Il y a plus d’adultes qu’on ne le pense qui ont un doudou. C’est un moyen de réconfort quand on ne va pas bien, surtout quand on est un jeune adulte (entre 18 et 25 ans). À cet âge, on peut éprouver encore des difficultés à aller vers le monde des adultes. Donc au moment où les jeunes partent du domicile familial, ils emmènent leur doudou d’enfance dans leurs bagages, même s’il est tout abîmé. C’est un recours dans les moments qui sont difficiles, notamment quand on quitte sa famille. Ça fait du bien d’avoir un objet directement venu de l’enfance. On peut être surpris d’apprendre que les 30-40 ans ont encore un doudou qu’ils prennent pour dormir, mais cela peut être dans une situation de stress, de rupture, de déménagement ou de problèmes au boulot. Naturellement, lorsque l’on vit un moment compliqué, on a besoin de réconfort. Plus on vieillit, plus on va chercher ce réconfort à l’intérieur de nous, mais parfois on le trouve à l’extérieur de nous. On peut se réconforter avec un doudou, mais ça peut être aussi en allant voir son conjoint ou sa conjointe, des amis ou sa famille.

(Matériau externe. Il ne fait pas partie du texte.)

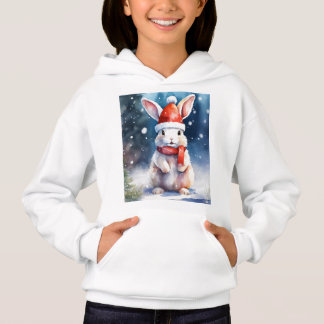 Eichhörnchen bei der Arbeit: Einzigartiges Design  Hoodie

On se sent alors seul, comme le petit enfant qui arrive à la crèche. Donc comme l’enfant, l’adulte a un moyen de réconfort.

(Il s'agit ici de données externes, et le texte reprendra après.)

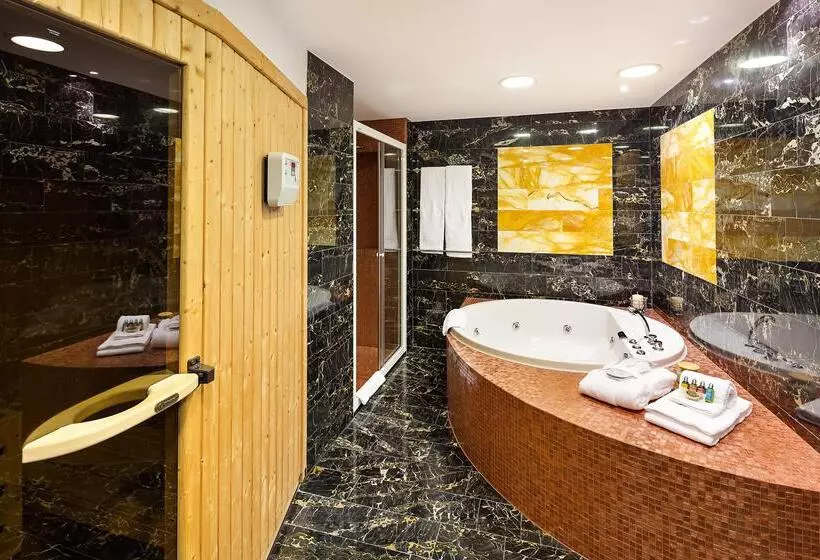 سوئیت پرزیدنت, Austria Trend Hotel Ljubljana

Dans une société qui prône l’indépendance, c’est-à-dire le fait d’arriver tout seul à faire quelque chose, quoi qu’il arrive, il est tabou d’avoir un doudou quand on est adulte. L’autonomie, en revanche, c’est le fait de se réguler seul. On est dans une société où on ne montre pas beaucoup ses émotions, on ne va pas montrer lorsque l’on est triste ou inquiet. Un autre fait important est qu’on a perdu les rites de passage qu’ont certaines cultures. Par exemple, pour certaines populations, lorsqu’un enfant devient adolescent, il y a une fête avec des épreuves. Dans notre société, on ne prend plus soin de ces transitions, donc on ne sait plus à quel moment on est toujours considéré comme un enfant, un adolescent ou un adulte. Mais il ne faut pas oublier qu’on a tous en nous l’enfant qui pouvait avoir peur ou être en colère.

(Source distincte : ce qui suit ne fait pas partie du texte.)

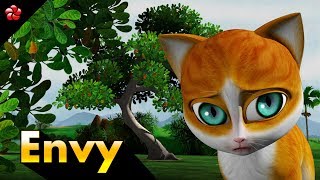 ENVY ♥Kathu2 Story Repeat kathu most popular malayalam cartoon animation video for children [upl. by Drake]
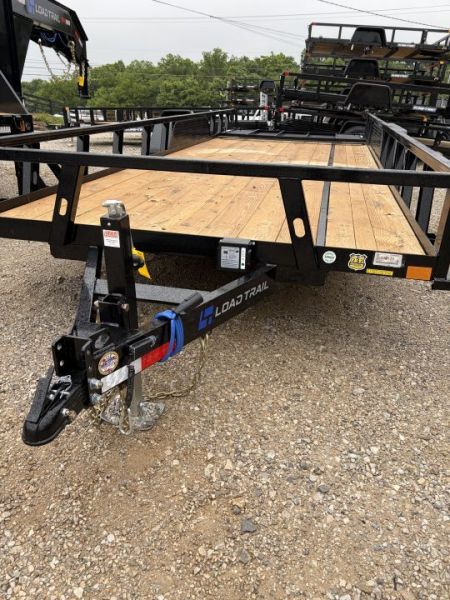 New 2026 Load Trail 83 X 20 Tandem Axle Utility Trailer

Généralement, il n’y a pas de souci à avoir un doudou à l’âge adulte. Quand on est dans une situation difficile, on prend notre doudou car c’est une source de réconfort. C’est tout. Mais ça peut être problématique si une personne de plus de 40 ans me dit qu’elle ne peut vraiment pas dormir sans son doudou. Lorsque des gens surinvestissent leur doudou d’enfance, passé un certain âge, c’est signe d’un manque de sécurité intérieure et de sérénité. C’est qu’il y a besoin de quelque chose de régressif, lié à l’enfance. Il faut alors s’interroger pour trouver ce qui est fragile à l’intérieur.

Pour un enfant, son doudou a vraiment des propriétés sensorielles, notamment pour le toucher et l’odorat. Un bébé fait corps avec son doudou. Pour les enfants, il y a même une dimension magique. Ils parlent à leur nounours, lui confient des choses en espérant qu’il règle leurs problèmes. On ne voit pas ça chez un adulte.

C’est souvent la peluche de quand on était petit, c’est le lien avec l’enfance. Ça peut être aussi un tissu, parfois le linge du landau. Pour un patient, c’était un tee-shirt de sa mère. On peut également mentionner des objets plus fétiches qui viennent de l’enfance et qui nous rassurent, comme un petit jouet, des cailloux, des pierres, un petit mot écrit par quelqu’un. Pour une autre patiente, il s’agissait d’une carte postale envoyée par sa mère quand elle était enfant. Pour les jeunes adultes, au moment d’emménager, ce sont des photos. Quelque part, on peut même voir un doudou dans le téléphone portable, car c’est un lien vers l’extérieur. On a tous besoin d’un te lien, que ce soit voir un ami ou juste tenir son doudou.